= Hong Kong Human Rights Press Awards =

The Hong Kong Human Rights Press Awards recognize coverage of issues included in the United Nations Universal Declaration of Human Rights, as related to Asia.

==Organization==
The awards were run by the Foreign Correspondents' Club, Hong Kong, Amnesty International Hong Kong and the Hong Kong Journalists Association. On April 25, 2022, the FCC announced the suspension of the awards citing fears of "unintentionally" violating the city's National Security Law, leading to the resignation of 8 members from the organization's Press Freedom Committee and public criticism.

After the FCC announcement, US-based nonprofit The Campaign for Hong Kong's President Samuel Chu announced his organization would step in to honor the 2022 winners in a virtual ceremony on May 10, 2022.

==Content==
Past recipients have been from all over the world, have worked for various international media organizations, and have covered various countries, mostly in Southeast Asia and China.
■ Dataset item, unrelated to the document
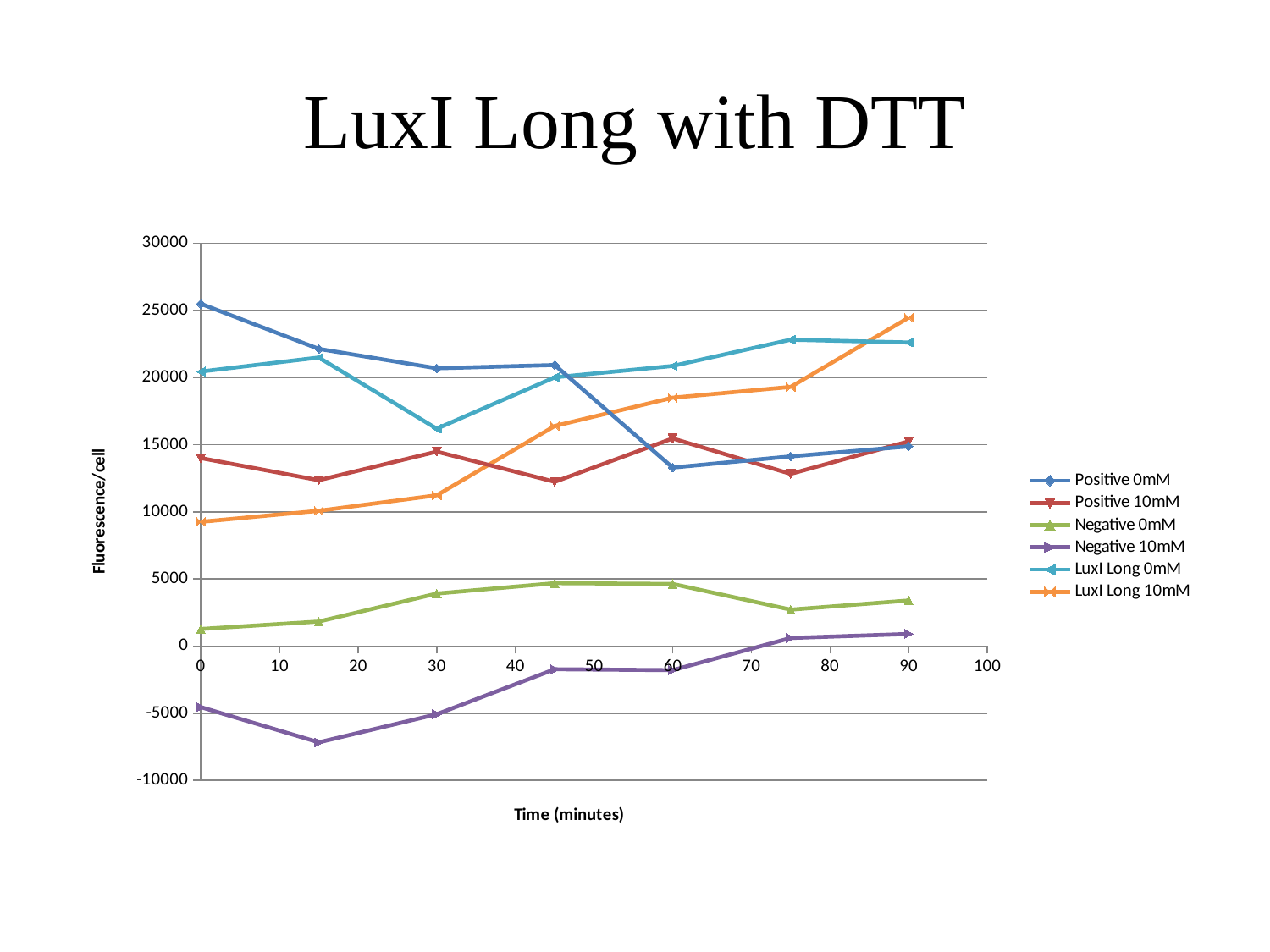
Which series has the highest value at time 90? LuxI Long 10mM Is the value for Positive 0mM at time 0 greater or less than 20000? greater Is the value for Negative 10mM at time 15 greater or less than -5000? less How many series does the legend list? 6 Does the LuxI Long 10mM series rise or fall from time 0 to time 90? rise Which series has the lowest value at time 90? Negative 10mM What is the label of the y axis? Fluorescence/cell What is the title of the chart? LuxI Long with DTT What kind of chart is shown on the slide? line chart At time 30, which is larger: Positive 0mM or LuxI Long 0mM? Positive 0mM Which series has the highest value at time 0? Positive 0mM How many time points are plotted for each series? 7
These include local journalists from the South China Morning Post, regional media like Radio Free Asia and The Far Eastern Economic Review, and international media like the Wall Street Journal.

Works are not restricted to those from or about Hong Kong, though the awards do emphasize Hong Kong's place as a model of free speech in the area.

Guests speakers have included activists like John Kamm, who works with China to improve its human rights record, and Cardinal Joseph Zen, the highest-ranking Catholic prelate in greater China.